Noi, deportati dal ‘selfie stick’ nel gulag del narcisismo di massa

Un anno dopo la simultanea comparsa in tutte le piazze di tutti i patrimoni dell’Unesco del mondo quella del selfie stick è già un’epopea, la più eroicomica e penosa epopea dei nostri tempi.

Abbiamo avuto l’escursionista gallese centrato in pieno da un fulmine a causa del bastone di acciaio con cui voleva immortalarsi nel pieno della bufera (ma anche nella bufera la sfiga continua a vederci benissimo), e abbiamo avuto il marine riuscito a trarre in salvo moglie e figlia che stavano annegando tendendogli non il solito salvagente ma la stecca telescopica (un selfie al largo non si rifiuta mai), meglio della gruccia di Enrico Toti.

Ci sono i selfie stick per professionisti, che si trasformano in “gobbi virtuali”, così su Periscope tutti possono sentirsi Lilli Gruber; però si allunga ogni giorno la lista dei monumenti, dei musei e dei siti dove selfie stick è stato vietato; dopo che uno se n’è volato via da un vagone dell’ottovolante e ha bloccato l’ingranaggio anche Eurodisney è passata al proibizionismo.

Non c’è dubbio, il selfie stick è più di ogni altro l’oggetto che ci smaschera per quello che siamo diventati.
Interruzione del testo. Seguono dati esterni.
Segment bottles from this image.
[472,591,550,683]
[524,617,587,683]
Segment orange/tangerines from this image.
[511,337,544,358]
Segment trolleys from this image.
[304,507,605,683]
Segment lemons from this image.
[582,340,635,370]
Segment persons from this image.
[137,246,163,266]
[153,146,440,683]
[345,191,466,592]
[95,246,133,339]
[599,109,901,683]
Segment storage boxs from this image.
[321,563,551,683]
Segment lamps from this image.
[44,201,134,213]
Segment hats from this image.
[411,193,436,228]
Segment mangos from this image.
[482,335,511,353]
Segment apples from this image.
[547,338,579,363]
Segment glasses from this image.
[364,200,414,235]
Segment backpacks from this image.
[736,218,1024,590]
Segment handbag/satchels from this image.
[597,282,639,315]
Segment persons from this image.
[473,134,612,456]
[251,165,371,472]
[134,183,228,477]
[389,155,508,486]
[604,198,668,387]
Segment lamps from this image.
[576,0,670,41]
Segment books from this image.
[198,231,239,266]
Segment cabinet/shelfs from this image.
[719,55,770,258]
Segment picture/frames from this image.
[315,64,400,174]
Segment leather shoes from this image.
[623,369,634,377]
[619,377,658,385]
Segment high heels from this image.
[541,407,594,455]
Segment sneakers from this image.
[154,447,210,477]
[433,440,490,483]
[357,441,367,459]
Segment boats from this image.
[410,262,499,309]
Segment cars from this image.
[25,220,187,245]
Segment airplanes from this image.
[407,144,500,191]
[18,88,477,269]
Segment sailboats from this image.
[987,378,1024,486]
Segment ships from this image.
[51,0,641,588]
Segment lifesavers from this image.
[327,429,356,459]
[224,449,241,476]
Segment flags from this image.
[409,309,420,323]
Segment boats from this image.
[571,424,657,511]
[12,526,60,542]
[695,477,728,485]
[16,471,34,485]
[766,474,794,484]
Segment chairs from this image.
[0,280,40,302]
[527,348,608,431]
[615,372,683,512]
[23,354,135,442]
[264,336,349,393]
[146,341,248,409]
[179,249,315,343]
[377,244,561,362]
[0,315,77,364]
Lasciamo perdere la bruttezza intrinseca del monopiede con apposito alloggiamento per lo smartphone, lasciamo perdere la scomodità del portarselo appresso, lasciamo perdere l’assenza totale di senso del ridicolo di chi ti si para dinnanzi, in mezzo alla strada o al centro della piazza facendo le boccacce, e lasciamo perdere le attese e le gimcane cui il prossimo è costretto per schivare i selfiomani.

Il selfie stick è prima di tutto una macchina della verità: non è vero che volevamo vedere il Golfo dei poeti, la Torre di Pisa o la Gioconda; volevamo vedere noi stessi davanti al Golfo dei poeti, o mentre facciamo le corna alla Gioconda, traguardo finalmente raggiunto grazie alla profondità di campo dei selfie stick.

Nelle vecchie foto ricordo c’eravamo noi sullo sfondo della Torre di Pisa; adesso è la Torre di Pisa a essere sullo sfondo del porro del nostro naso; tutta un’altra cosa, ammettiamolo.

Non parliamo poi della cattura del Vip, che per qualunque selfie è la morte sua, come il miele di corbezzolo con la ricotta, perché lo fa valere doppio, come autoscatto ma anche come autografo.

Adesso, grazie alla nuova bacchetta magica, ci si può selfieficare in tutte le salse, guancia a guancia ma anche in coppia, in quadriglia, fino al gruppo lacoontico con il Vip al posto del serpente marino.

Selfie stick, ultimo stadio del narcisismo di massa, l’ansia di essere come tutti travestita dall’illusione di essere proprio noi, un ossimoro talmente perfetto da avere diritto a una protesi. Non una protesi dell’io, ma della sua immagine, l’unica cosa che gli è rimasta. Si selfie chi può.